Figure 4. Comparison of parameters determined by in vitro assays

Panel A compares affinity for four subtype classes of nAChRs for a number of commonly studied nicotinic compounds, varenicline, and the 11 compounds shown in Figure 1. K_i values for inhibition of various selective binding assays are plotted. Dotted lines indicate 1 nM and 1 μM. Data for commonly studied nicotinic compounds are from Whiteaker et al, 2000a; Marks et al, 1986, , ; Salminen et al, 2005; unpublished data NBF, MJM. Panel B compares potency of compounds for activation (EC₅₀ values) or inhibition (K_i values) of four subtype classes of nAChR. Dotted lines indicate 1 nM and 1 μM. Data for commonly studied nicotinic compounds are from Salminen et al, 2004; Grady et al, 2001; Marks et al, 1999; unpublished data NBF, MJM. Panel C compares efficacy for compounds as compared to nicotine for activation or inhibition of four subtype classes of nAChR. Dotted lines indicate efficacy values of 100% (equal to nicotine), 0 efficacy (no functional activity), and -100% (full antagonism). Data for commonly studied nicotinic compounds are from Salminen et al, 2004; Grady et al, 2001; Marks et al, 1999; unpublished data NBF, MJM.

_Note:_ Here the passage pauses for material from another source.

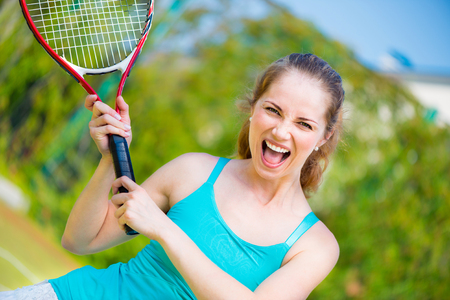Successful sportswoman with racket at the tennis court photo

Figure 5. Correlations of independent methods for assessing affinity and potency

Panel A: Comparison of potency (EC₅₀ values) for stimulating α4β2*nAChR by measurement of ⁸⁶Rb⁺ efflux from thalamic synaptosomes vs. stimulating [³H]-dopamine release resistant to α-CtxMII from striatal synaptosomes. The calculated slope is 0.98 ± 0.08, r = 0.96, and the mean ratio of the points (0.97 ± 0.14, mean ± sem, x/y) does not differ from 1. Panel B: Comparison of inhibition constants (Ki values, M) for nicotinic compounds measured by inhibition of [¹²⁵I]-αCtxMII binding to membranes prepared from mouse striatum, olfactory tubercle and superior colliculus vs. constants measured by inhibition of [¹²⁵I]-epibatidine binding to membranes prepared from striata and olfactory tubercles of α4 subunit null mutant mice. The calculated slope is 1.08 ± 0.08, r = 0.96, and the mean ratio of the points (0.88 ± 0.13, mean ± sem, x/y) does not differ from 1.

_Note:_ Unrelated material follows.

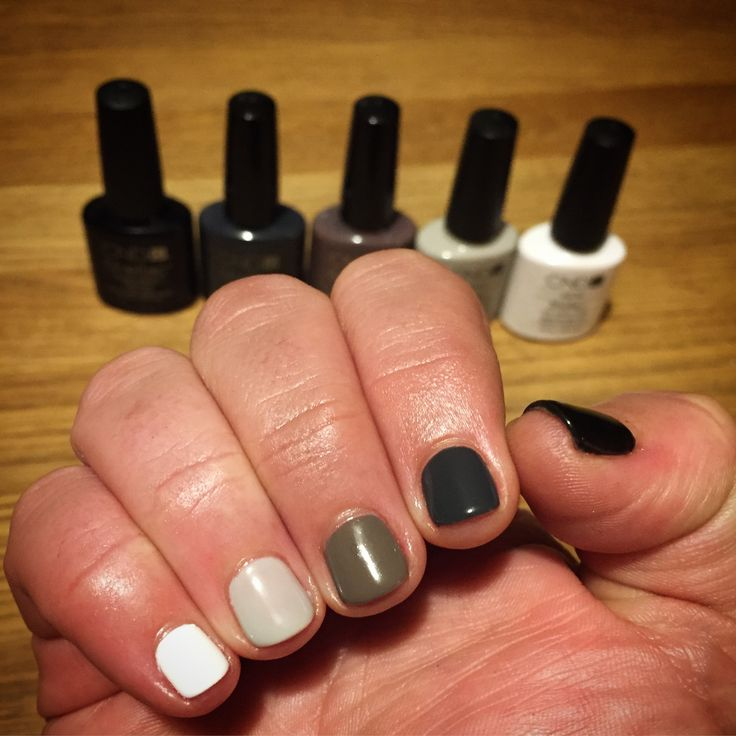 Black, grey and white ombré nails.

Figure 6. Physiological assays for hypothermia in α4L9'A mice and locomotor activation in α6L9'S mice by Compound 1

Panel A: Hypothermia measurements in α4L9'A mice to assay Compound 1 bioavailability and in vivo activity at α4β2* nAChRs. An averaged (n = 6 mice) whole-body temperature response in α4L9'A and WT control mice in response to an i.p. injection of Compound 1 (0.03 mg/kg) is shown. Panel B: Locomotor activation assay in α6L9'S mice to assess bioavailability and in vivo activity at α6β2* nAChRs. Average locomotor activity (n = 8 mice) for α6L9'S and WT control mice is shown in response to an i.p. injection of Compound 1 (0.01 mg/kg). All data shown are means ± SEM.